185. Le Gouvernement soutient que seule une partie de ces frais est étayée par des justificatifs. À cet égard, il indique que l’intéressé a produit des documents d’où il ressort que celui-ci a effectivement versé 50 000 roubles russes à son avocat, mais qu’il n’a pas communiqué à la Cour la convention d’honoraires y afférente. Par ailleurs, le Gouvernement avance que les factures correspondant aux frais de traduction ne permettent pas de savoir précisément quels documents ont été traduits et si ceux-ci avaient ou non un rapport avec la présente affaire. Enfin, il fait valoir que le requérant n’a fourni aucune facture correspondant aux frais de photocopie et aux frais postaux dont il sollicite le remboursement.

186. Selon la jurisprudence de la Cour, un requérant ne peut obtenir le remboursement de ses frais et dépens que dans la mesure où se trouvent établis leur réalité, leur nécessité et le caractère raisonnable de leur taux. En l’espèce, eu égard aux documents en sa possession et aux critères ci-dessus, la Cour juge raisonnable d’accorder au requérant la somme de 1 493 EUR au titre des honoraires d’avocat et des frais de traduction, plus tout montant pouvant être dû sur cette somme à titre d’impôt.

C. Intérêts moratoires

187. La Cour juge approprié de calquer le taux des intérêts moratoires sur le taux d’intérêt de la facilité de prêt marginal de la Banque centrale européenne majoré de trois points de pourcentage.

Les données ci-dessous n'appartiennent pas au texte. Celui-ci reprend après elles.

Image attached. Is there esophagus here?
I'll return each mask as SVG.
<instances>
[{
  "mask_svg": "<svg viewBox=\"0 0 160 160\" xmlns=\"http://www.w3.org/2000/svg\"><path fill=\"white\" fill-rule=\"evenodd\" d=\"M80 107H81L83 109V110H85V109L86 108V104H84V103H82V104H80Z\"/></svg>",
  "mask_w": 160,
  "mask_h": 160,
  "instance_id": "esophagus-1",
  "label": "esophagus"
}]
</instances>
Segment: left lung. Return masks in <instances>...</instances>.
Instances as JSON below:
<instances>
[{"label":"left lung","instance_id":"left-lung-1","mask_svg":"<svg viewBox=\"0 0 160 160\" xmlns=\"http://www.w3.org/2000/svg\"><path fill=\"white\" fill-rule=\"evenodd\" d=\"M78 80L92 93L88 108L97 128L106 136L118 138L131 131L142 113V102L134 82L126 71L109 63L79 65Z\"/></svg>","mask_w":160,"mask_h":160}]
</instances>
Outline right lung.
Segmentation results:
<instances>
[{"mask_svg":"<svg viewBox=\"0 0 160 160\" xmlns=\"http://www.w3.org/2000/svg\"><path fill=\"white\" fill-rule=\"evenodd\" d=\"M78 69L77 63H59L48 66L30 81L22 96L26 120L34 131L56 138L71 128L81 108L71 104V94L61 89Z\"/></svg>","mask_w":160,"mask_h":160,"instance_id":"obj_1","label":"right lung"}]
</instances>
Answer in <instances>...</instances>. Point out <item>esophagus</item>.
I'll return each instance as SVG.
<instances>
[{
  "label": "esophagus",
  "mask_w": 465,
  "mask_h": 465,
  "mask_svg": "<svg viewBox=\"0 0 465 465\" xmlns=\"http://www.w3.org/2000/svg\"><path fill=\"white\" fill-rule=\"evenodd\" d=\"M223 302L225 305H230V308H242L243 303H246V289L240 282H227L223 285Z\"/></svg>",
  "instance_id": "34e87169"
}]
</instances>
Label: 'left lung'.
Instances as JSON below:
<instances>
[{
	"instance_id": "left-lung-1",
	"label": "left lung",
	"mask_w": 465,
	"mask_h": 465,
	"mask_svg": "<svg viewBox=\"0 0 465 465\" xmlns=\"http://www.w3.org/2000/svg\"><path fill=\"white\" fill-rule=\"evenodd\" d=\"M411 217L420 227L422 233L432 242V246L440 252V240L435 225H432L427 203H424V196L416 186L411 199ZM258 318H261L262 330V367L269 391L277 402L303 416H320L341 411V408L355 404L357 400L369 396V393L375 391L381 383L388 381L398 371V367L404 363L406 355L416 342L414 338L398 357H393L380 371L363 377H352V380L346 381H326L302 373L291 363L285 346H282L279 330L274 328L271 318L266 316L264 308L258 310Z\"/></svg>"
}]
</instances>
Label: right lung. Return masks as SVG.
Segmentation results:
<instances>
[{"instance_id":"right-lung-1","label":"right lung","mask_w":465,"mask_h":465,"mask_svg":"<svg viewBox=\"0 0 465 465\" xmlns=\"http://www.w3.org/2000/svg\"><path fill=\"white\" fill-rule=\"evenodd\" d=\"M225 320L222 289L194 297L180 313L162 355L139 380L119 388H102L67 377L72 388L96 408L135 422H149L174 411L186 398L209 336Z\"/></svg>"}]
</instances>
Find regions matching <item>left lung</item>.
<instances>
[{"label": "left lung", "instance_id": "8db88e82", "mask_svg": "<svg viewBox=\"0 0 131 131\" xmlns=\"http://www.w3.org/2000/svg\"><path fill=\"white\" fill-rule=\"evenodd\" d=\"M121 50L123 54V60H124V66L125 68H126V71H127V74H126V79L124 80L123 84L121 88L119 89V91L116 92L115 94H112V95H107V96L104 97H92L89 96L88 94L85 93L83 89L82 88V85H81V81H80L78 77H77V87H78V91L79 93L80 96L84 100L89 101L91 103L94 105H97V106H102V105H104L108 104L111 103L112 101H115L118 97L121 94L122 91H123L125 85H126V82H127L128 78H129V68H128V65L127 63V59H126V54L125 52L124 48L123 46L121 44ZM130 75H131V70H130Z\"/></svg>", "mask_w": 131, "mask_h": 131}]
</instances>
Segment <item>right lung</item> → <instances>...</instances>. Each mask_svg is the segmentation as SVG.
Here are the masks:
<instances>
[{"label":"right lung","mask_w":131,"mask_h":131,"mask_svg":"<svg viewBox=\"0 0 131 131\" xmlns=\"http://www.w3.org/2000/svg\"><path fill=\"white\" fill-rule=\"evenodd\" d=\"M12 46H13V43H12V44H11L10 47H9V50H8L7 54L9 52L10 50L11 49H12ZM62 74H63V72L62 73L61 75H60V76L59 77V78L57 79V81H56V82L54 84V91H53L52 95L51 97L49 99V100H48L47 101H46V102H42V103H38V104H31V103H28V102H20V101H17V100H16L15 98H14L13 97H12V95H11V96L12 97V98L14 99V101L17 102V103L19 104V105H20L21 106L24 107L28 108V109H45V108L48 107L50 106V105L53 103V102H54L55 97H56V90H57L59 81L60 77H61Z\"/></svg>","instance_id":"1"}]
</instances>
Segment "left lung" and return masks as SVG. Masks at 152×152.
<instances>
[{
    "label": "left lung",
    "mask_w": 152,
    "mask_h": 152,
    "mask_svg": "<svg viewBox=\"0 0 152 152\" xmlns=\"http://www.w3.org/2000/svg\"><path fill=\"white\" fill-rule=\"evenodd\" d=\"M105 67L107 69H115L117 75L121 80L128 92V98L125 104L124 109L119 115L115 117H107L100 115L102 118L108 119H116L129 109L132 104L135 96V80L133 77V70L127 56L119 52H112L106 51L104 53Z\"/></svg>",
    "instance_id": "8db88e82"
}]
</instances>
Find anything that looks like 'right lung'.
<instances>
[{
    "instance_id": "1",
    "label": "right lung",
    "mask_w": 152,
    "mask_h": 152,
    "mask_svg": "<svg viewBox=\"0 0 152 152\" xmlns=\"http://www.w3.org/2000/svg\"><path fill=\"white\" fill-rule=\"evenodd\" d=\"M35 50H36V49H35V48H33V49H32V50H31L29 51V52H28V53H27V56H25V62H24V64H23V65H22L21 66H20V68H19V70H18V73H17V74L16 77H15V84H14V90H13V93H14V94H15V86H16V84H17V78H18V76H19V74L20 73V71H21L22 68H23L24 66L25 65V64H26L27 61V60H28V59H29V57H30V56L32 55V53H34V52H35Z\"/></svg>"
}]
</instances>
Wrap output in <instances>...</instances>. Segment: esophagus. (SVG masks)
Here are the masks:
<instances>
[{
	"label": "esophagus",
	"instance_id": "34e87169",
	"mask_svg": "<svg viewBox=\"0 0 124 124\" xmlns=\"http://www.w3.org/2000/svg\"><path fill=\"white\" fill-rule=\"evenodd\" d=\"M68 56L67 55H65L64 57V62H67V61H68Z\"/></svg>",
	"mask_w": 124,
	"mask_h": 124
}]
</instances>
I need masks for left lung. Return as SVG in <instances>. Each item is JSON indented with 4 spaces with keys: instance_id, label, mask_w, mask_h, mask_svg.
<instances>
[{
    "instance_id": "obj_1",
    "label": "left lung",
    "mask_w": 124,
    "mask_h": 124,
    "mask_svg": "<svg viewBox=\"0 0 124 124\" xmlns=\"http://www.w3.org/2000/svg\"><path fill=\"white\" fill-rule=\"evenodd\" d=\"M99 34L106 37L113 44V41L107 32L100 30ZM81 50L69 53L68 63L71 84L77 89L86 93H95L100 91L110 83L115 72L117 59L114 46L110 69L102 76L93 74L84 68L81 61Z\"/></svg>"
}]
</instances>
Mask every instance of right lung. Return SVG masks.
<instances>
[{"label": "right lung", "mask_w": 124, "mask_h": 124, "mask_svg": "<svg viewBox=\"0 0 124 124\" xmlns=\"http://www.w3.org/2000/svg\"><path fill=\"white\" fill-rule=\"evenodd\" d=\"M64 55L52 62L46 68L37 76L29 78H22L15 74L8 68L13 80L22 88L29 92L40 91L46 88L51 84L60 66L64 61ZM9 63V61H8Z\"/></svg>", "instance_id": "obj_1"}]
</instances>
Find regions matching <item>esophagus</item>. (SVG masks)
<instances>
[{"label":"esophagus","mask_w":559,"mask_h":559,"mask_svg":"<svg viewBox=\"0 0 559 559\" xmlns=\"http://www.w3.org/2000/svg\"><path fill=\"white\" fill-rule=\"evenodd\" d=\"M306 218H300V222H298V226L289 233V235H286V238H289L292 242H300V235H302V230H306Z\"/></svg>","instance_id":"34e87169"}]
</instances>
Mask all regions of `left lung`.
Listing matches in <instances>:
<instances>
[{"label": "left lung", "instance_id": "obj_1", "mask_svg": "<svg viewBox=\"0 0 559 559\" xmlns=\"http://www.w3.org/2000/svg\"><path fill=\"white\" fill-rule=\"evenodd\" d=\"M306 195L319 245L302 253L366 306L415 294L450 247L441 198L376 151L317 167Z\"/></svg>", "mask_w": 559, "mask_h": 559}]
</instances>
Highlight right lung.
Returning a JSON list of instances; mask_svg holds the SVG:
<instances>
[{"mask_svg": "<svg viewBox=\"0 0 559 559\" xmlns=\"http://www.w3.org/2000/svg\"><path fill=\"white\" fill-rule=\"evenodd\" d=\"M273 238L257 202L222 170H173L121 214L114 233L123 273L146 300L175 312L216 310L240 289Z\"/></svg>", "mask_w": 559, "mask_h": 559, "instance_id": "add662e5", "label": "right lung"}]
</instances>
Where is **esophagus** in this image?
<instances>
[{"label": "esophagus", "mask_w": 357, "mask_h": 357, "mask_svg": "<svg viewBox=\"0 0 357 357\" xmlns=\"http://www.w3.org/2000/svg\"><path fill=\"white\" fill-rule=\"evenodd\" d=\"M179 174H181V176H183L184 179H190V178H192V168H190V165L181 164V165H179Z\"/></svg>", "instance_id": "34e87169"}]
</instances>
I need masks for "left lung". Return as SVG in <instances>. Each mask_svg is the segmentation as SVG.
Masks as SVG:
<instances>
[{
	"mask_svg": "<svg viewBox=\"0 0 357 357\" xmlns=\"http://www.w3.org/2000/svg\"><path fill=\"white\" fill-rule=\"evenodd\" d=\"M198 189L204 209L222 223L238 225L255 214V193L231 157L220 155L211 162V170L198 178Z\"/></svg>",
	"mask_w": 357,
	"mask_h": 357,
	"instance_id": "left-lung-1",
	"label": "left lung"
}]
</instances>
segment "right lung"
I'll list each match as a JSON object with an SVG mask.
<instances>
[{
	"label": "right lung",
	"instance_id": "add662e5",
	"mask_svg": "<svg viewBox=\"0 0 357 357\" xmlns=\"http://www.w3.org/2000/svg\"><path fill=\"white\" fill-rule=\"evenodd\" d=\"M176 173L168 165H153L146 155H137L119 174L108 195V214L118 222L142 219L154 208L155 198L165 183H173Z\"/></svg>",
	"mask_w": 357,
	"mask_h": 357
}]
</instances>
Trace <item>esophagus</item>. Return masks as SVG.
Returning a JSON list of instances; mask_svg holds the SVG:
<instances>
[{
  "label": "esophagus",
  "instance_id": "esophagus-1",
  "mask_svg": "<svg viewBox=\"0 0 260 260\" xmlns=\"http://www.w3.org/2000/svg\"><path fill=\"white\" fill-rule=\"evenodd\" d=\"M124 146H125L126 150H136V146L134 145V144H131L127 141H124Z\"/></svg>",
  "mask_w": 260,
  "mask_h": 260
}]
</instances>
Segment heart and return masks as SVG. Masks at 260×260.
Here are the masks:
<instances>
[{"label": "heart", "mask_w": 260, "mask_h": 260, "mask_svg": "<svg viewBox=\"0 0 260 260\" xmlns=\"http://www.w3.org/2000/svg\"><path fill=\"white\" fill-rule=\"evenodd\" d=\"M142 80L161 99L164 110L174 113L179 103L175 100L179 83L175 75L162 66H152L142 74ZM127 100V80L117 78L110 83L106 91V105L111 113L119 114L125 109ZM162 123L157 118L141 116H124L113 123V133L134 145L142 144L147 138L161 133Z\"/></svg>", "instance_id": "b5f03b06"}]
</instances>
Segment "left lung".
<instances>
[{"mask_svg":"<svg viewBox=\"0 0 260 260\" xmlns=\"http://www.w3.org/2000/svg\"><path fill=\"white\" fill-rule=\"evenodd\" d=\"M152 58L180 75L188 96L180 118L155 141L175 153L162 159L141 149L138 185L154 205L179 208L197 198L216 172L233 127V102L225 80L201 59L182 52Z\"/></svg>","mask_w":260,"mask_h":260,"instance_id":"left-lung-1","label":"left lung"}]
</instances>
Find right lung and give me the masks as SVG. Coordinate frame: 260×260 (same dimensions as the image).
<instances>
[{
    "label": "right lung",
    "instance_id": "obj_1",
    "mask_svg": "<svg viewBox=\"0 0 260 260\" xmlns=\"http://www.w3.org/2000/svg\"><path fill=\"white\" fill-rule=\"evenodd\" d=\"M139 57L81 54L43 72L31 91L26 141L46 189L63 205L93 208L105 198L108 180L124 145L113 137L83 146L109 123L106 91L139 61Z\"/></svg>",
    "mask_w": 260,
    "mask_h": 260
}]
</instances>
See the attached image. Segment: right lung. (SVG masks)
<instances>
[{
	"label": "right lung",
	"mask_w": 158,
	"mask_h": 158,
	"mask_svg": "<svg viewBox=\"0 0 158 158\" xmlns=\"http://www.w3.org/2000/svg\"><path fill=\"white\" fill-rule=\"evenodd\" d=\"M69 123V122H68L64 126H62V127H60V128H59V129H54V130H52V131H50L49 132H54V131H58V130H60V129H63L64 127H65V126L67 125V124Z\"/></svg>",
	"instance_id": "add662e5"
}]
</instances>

PAR CES MOTIFS, LA COUR, À L’UNANIMITÉ,

1. Déclare la requête recevable quant aux griefs tirés de l’absence de soins médicaux, des conditions de détention inhumaines, de l’irrégularité de la détention et du manque d’équité de la procédure, et irrecevable pour le surplus ;

2. Dit qu’il y a eu violation de l’article 3 de la Convention ;

3. Dit qu’il y a eu violation de l’article 5 § 1 de la Convention ;

4. Dit qu’il y a eu violation de l’article 6 §§ 1 et 3 c) et d) de la Convention ;

5. Dit

a) que l’État défendeur doit verser au requérant, dans les trois mois à compter du jour où l’arrêt sera devenu définitif conformément à l’article 44 § 2 de la Convention, les sommes suivantes, à convertir dans la monnaie de l’État défendeur au taux applicable à la date du règlement :

i. 7 500 EUR (sept mille cinq cents euros), plus tout montant pouvant être dû à titre d’impôt, pour dommage moral ;

ii. 1 493 EUR (mille quatre cent quatre-vingt-treize euros), plus tout montant pouvant être dû à titre d’impôt par le requérant, pour frais et dépens ;

b) qu’à compter de l’expiration dudit délai et jusqu’au versement, ces montants seront à majorer d’un intérêt simple à un taux égal à celui de la facilité de prêt marginal de la Banque centrale européenne applicable pendant cette période, augmenté de trois points de pourcentage ;

6. Rejette la demande de satisfaction équitable pour le surplus.

Fait en anglais, puis communiqué par écrit le 14 novembre 2013, en application de l’article 77 §§ 2 et 3 du règlement.